【ミャンマー】与党政権信任も、手放しで評価せず=有権者[政治](2020/11/16)
8日に行われたミャンマーの総選挙では、アウン・サン・スー・チー氏が率いる与党・国民民主連盟(NLD)が前回を上回る396議席を獲得する大勝利を収めた。スー・チー氏人気と、軍事政権への逆戻りを拒否する民意が反映されたが、票を投じた有権者は、これまでのNLD政権の実績を手放しで評価しているわけではない。次期政権では、目に見える成果が強く求められる。
NLDは今回の選挙で、ビルマ族の多い7管区で99%の議席を獲得。最大都市ヤンゴンは国軍の基地がある1選挙区を除く全議席を確保、特に第2の都市がある北中部マンダレー管区では、国軍系の最大野党・連邦団結発展党(USDP)が現有6議席を失う圧倒的な勝利だった。
それでも、有権者の思いは「政権交代一色」だった5年前とは異なる。「NLDに投票したが、全てに満足してはいない。病院も足りないし、新型コロナウイルスの影響で働けない人がたくさんいる」と、8日午後6時過ぎから最大都市ヤンゴンの投票所に並んだ船員の男性、ミョー・コー・コーさん(29)。小売店を経営する女性、オン・マーさん(57)は「零細企業をもっと支援してほしい」と話す。
実際、16年からの第1次スー・チー政権は、公約の多くを実現できたとはいえない。経済政策は政権移行した16年当初、全面的に停滞し、外国直接投資(FDI)も2年連続で前年割れした。
■「組織づくりより忠誠」
政権後半の18年以降に新たな規制緩和にも踏み切るなどしたことで経済は上向いたものの、ミャンマー商工会議所連合会(UMFCCI)のマウン・マウン・レイ副会頭は「組織の強化よりも忠誠が優先され、政策停滞への対応は積極的に進まなかった」と言う。ただ、現行憲法が定める国軍側の政治介入が足かせになっている状況では、最善を尽くしたとの見方だ。連邦議会では今年3月、憲法改正案が出されたが、上下院25%の軍人議員枠削減も、それを定める憲法改正の要件緩和も否決された。
スー・チー政権は、政権交代当初に最重要課題に掲げた武装勢力との和平交渉でも成果が乏しかった。4年半で停戦協定(NCA)を結べたのは2勢力で、前テイン・セイン政権時の8勢力に比べ実績が劣る。選挙結果こそ、少数民族政党の獲得議席は全体で47議席にとどまったが、東部モン、カヤー州を拠点とする少数民族政党は、上下院合わせてそれぞれ4、5議席を新たに積み上げた。
■地方の州政とのひずみ
今回の総選挙では、少数民族政党が強い一部選挙区(上下院22議席)の投票が、治安上の問題を理由に見送られた。状況が整い次第、補欠選挙が行われる見通しだが、利害の大きい少数民族側は反発している。NLDは12日、総選挙に参加した39の少数民族政党に対する声明を出し、選挙後の和平交渉への協力をさっそく要請した。
* * * * * * * * *
• 課題 1
記事の「8日に行われたミャンマーの総」から始めて「見える成果が強く求められる。」までを、一字も変えずに写して返すこと。
• 課題 2
記事によると、マウン・マウン・レイ副会頭がスー・チー政権について最善を尽くしたと見ているのはなぜか。1〜3文で説明すること。

• 項目一覧
* * * * * * * * *
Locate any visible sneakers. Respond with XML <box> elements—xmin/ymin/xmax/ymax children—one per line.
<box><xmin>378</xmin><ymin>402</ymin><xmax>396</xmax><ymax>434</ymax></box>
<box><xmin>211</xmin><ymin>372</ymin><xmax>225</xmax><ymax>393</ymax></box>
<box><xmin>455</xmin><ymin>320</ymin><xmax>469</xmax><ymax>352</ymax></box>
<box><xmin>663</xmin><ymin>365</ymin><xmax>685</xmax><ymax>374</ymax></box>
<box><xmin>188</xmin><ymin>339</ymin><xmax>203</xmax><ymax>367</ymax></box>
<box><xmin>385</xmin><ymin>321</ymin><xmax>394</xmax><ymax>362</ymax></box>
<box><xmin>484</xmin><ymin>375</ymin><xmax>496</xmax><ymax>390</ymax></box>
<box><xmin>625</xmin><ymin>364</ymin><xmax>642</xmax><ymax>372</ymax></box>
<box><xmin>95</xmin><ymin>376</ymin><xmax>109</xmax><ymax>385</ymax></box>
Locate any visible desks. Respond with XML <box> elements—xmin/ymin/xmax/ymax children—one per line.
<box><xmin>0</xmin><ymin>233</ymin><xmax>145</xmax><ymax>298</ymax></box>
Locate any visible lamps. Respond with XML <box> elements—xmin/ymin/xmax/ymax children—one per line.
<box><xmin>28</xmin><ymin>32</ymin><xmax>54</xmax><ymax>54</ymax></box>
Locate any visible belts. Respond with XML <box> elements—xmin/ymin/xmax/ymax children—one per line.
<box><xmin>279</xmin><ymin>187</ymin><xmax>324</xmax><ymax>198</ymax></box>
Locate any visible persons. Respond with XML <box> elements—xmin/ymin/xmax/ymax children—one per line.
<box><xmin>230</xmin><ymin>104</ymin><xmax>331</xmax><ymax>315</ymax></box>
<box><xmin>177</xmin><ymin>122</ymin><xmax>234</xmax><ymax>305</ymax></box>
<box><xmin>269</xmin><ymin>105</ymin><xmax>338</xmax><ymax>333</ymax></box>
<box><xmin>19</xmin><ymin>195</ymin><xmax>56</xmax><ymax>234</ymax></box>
* * * * * * * * *
• 解答 1
8日に行われたミャンマーの総選挙では、アウン・サン・スー・チー氏が率いる与党・国民民主連盟(NLD)が前回を上回る396議席を獲得する大勝利を収めた。スー・チー氏人気と、軍事政権への逆戻りを拒否する民意が反映されたが、票を投じた有権者は、これまでのNLD政権の実績を手放しで評価しているわけではない。次期政権では、目に見える成果が強く求められる。

• 解答 2
現行憲法が定める国軍側の政治介入が、政権の足かせになっている状況だったからである。